* [COMPITO ASSEGNATO] Stabilisca se ciascuna delle seguenti affermazioni concorda con il brano sul capitale e sulla felicità nell'impresa, rispondendo sì o no e citando testualmente le parole del brano che lo determinano. 1. Il capitale è un potere. 2. Chi detiene più capitale ha soltanto più responsabilità. 3. L'imprenditore deve chiedere ai propri manager il profitto.

* [ESTRATTO SELEZIONATO]
——————

Anzitutto che l'imprenditore inizi a considerare il capitale e il profitto non più come fine di arricchimento personale ma come mezzo per rendere
felici le persone, tra le quali la prima è lui stesso.
Allora si capisce che il capitale non è un potere, ma una risorsa, e non ha più potere chi più
ne detiene, ma solo più responsabilità nell'impiego di un talento intellettuale da gestire con saggezza nelle relazioni sociali. La capacità di saper
donare con amore questo talento comporta la felicità di tutte le persone che partecipano alla riuscita dell'impresa.
Ebbene, se la gestione
dell'impresa viene fatta così, ogni collaboratore ha la chance di divenire imprenditore di se stesso in quanto stimolato a massimizzare le proprie
aspirazioni e quindi a sviluppare un'impresa di felicità. In altri termini: l'imprenditore deve saper divenire quell'intellettuale in grado di
richiedere ai suoi manager non il profitto, ma la felicità di tutte le persone che lavorano nell'impresa.

——————

* [RECORD GREZZI]

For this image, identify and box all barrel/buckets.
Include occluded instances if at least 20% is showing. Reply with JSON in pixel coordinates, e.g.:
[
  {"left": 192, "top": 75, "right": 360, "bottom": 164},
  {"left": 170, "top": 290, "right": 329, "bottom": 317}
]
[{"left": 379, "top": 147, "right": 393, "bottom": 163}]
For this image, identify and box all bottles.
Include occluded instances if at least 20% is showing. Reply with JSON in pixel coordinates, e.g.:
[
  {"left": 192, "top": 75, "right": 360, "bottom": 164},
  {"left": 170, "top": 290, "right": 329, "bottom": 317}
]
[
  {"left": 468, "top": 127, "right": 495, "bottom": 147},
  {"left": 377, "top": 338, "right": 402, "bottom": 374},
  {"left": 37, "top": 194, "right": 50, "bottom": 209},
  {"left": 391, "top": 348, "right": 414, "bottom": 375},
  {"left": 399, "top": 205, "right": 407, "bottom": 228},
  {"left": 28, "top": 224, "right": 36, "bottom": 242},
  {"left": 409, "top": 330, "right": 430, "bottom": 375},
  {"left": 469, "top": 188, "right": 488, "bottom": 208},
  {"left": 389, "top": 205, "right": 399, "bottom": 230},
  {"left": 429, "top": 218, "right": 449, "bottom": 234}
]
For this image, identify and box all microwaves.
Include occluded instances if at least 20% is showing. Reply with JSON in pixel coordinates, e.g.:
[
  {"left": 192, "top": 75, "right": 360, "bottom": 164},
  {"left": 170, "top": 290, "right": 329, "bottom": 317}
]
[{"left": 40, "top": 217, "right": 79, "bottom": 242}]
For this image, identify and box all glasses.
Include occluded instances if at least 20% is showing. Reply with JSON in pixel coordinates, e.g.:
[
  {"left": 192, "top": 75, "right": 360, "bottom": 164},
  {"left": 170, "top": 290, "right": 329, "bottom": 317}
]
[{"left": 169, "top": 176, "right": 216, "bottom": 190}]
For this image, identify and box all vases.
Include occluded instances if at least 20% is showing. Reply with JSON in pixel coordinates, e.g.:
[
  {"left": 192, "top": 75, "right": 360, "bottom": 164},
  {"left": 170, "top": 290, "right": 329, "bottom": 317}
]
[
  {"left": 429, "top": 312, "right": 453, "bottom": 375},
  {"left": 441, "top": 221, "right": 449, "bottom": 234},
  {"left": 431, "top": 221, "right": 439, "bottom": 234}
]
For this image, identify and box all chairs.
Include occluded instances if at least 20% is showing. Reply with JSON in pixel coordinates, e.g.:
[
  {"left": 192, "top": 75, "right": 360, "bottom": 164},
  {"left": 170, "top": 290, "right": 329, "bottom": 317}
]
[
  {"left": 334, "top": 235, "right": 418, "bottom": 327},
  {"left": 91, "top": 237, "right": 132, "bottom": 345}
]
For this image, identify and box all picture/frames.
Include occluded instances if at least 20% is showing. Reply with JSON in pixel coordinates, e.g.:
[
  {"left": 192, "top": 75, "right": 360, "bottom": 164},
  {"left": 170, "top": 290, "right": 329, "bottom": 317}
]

——————

* [COMPITO SVOLTO]
1. No: «il capitale non è un potere, ma una risorsa».
2. Sì: «non ha più potere chi più ne detiene, ma solo più responsabilità».
3. No: «richiedere ai suoi manager non il profitto, ma la felicità di tutte le persone che lavorano nell'impresa».